Reforming Retail

Are Merchants Getting Dumber Or Is POS Getting More Complicated? Customer Support Data Invites Questions

Very few resellers track metrics in any meaningful fashion. That’s because most resellers – and legacy POS providers for that matter – are actually former merchants, and merchants don’t run their businesses objectively. When we do find resellers that track metrics we look closely because there are often implicit learnings in the information.

What follows comes from a very sophisticated reseller who has worked in the highest levels of finance. He and his team track every metric imaginable so they can both improve customer service and drive down their own business operating costs. It’s almost like data can be used intelligently… what a novel concept for brick and mortar, eh?

First the graphic.

What are we looking at?

This is the number of support calls per customer over time. As you can tell by the dotted line, there’s a pretty strong correlation that the number of calls is increasing. Some background before we get into the analysis.

  1. Customer contracts per technician have remained flat, meaning that the reseller is not understaffed
  2. The reseller is not a payments bro: they qualify merchants and ensure the right product goes to the right merchant (they carry multiple POS offerings)
  3. The majority of support comes when a merchant gets a new system (let’s call it the first 90 days). Over time time new customers account for a smaller percentage of the portfolio

What could cause such an increase, then?

Our first thought is that merchants are getting dumber. Idiocracy, a movie meant to be a satirical commentary, turns out to be turning true. Scientists are looking at bad diets, the rise of entitlement programs (i.e. welfare), and the ubiquity of technology – why learn the product of 5 and 7 if you can just punch it into Google? It’s possible the people with the fastest erosion of IQ just happen to be flocking to brick and mortar because they’re not getting jobs at Google and Amazon. The economic growth over the past couple of years has definitely spurred a lot of first-time business owners to open new businesses.  A great example is the vaping industry – lots of new stores run by people with no retail experience.

Our second thought is that POS technology is getting harder to use. Maybe POS companies aren’t investing enough time into perfecting their core products because they’re chase bolt-ons and every conceivable way to monetize the merchant. While 80/20 isn’t close to good enough for core features, these POS companies might be stopping at like 60/40 as they get distracted with dollar signs elsewhere. Micros and NCR have caught flack on review sites for their lackluster tools like MyMicros and Aloha Pulse for years, and now even newer cloud POS companies are finding the same grief as they seek to expand ARPU (revenue per user).

Payments companies make this worse: Heartland reps know their Cash Register Express software can’t compete against Clover and Square on sex appeal, so they position it as an affordable, yet “robust” software.

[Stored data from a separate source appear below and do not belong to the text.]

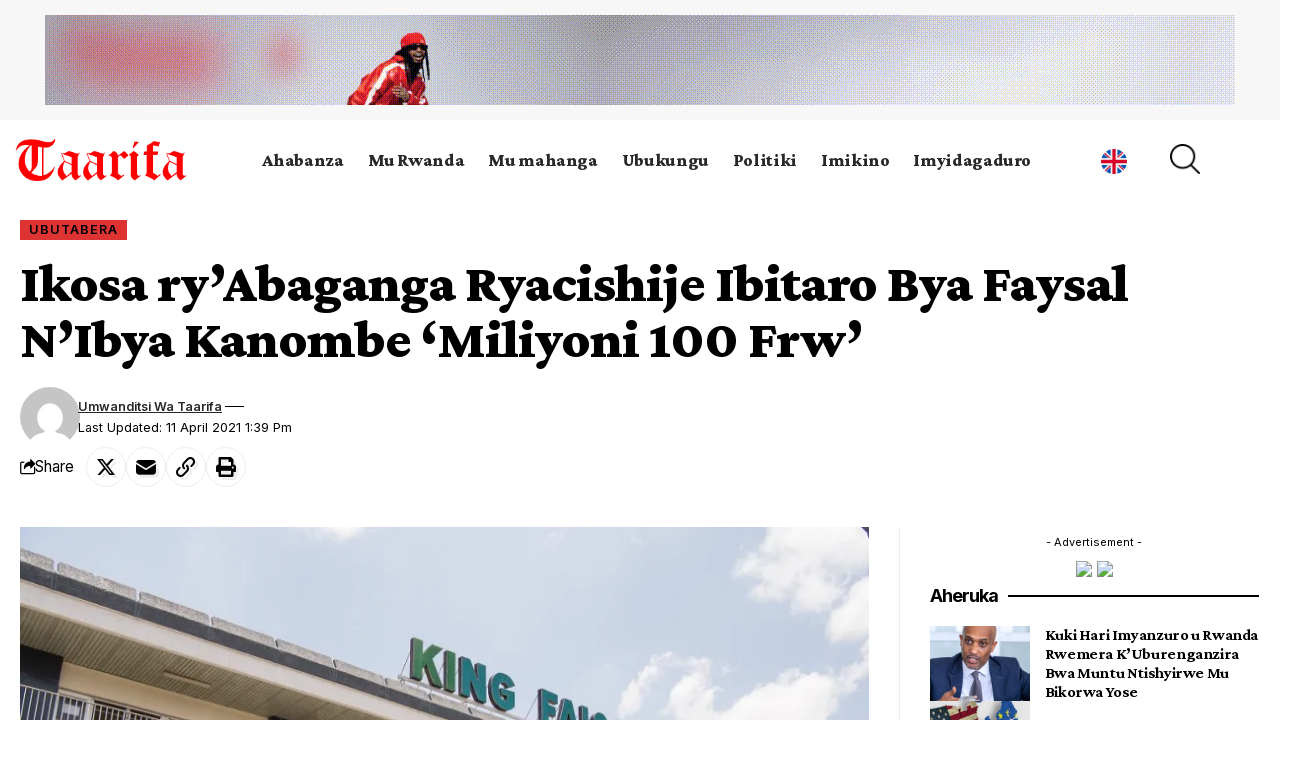

--- FILE ---
content_type: text/html; charset=utf-8
request_url: https://www.google.com/recaptcha/api2/aframe
body_size: 270
content:
<!DOCTYPE HTML><html><head><meta http-equiv="content-type" content="text/html; charset=UTF-8"></head><body><script nonce="mCgXFIgKUEkjMjnja50XkQ">/** Anti-fraud and anti-abuse applications only. See google.com/recaptcha */ try{var clients={'sodar':'https://pagead2.googlesyndication.com/pagead/sodar?'};window.addEventListener("message",function(a){try{if(a.source===window.parent){var b=JSON.parse(a.data);var c=clients[b['id']];if(c){var d=document.createElement('img');d.src=c+b['params']+'&rc='+(localStorage.getItem("rc::a")?sessionStorage.getItem("rc::b"):"");window.document.body.appendChild(d);sessionStorage.setItem("rc::e",parseInt(sessionStorage.getItem("rc::e")||0)+1);localStorage.setItem("rc::h",'1768593003340');}}}catch(b){}});window.parent.postMessage("_grecaptcha_ready", "*");}catch(b){}</script></body></html>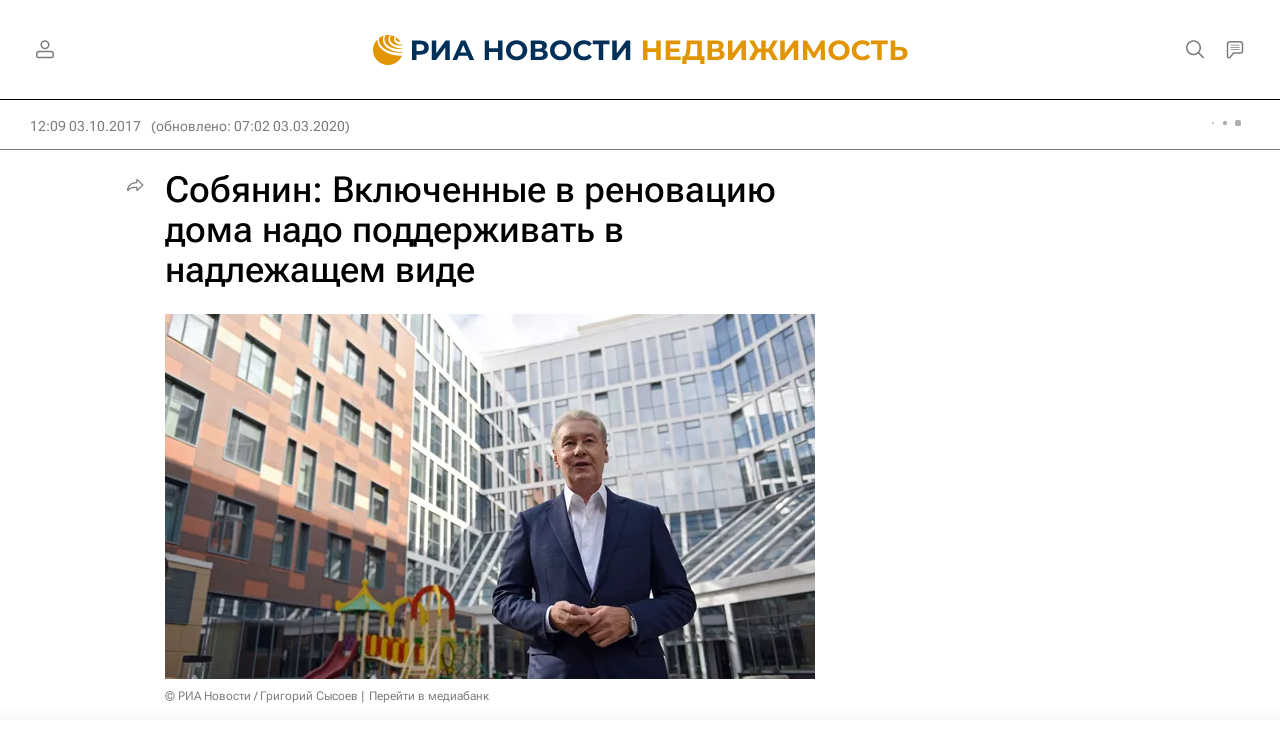

--- FILE ---
content_type: text/html
request_url: https://tns-counter.ru/nc01a**R%3Eundefined*rian_ru/ru/UTF-8/tmsec=rian_ru/474310890***
body_size: 14
content:
37787C67696B40D9G1768636633:37787C67696B40D9G1768636633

It has 100x the features, but that only confuses the simple merchant.

Another thought is that the rapid change in POS business models – and general confusion that comes with such sea changes – is responsible for the uptick. Merchants are confused as to what vendor owns what, and when they’re bombarded with “Free POS” offers they might be double checking what their existing POS can and can’t do.

All of these are only plausible theories, however. What should be examined is if software like Boomtown can minimize these support issues and make resellers more profitable.

2 comments

  • Not hard to guess it’s the POS — just showing off its brittle underpinnings that manifest as problems with availability, reliability, security, underneath a generally horrible UI. More digging will likely show that feature updates over time increased problems. It’s software that is rotting from the inside out.

    For reference, our own L1+L2+L3 support tickets across brands in total are approaching an order of magnitude LOWER than these numbers.

    So it *is* possible to make a reliable, available, secure enterprise POS that is easy to use and has few support incidents. But whatever that reseller is supporting looks like a dumpster fire. Run.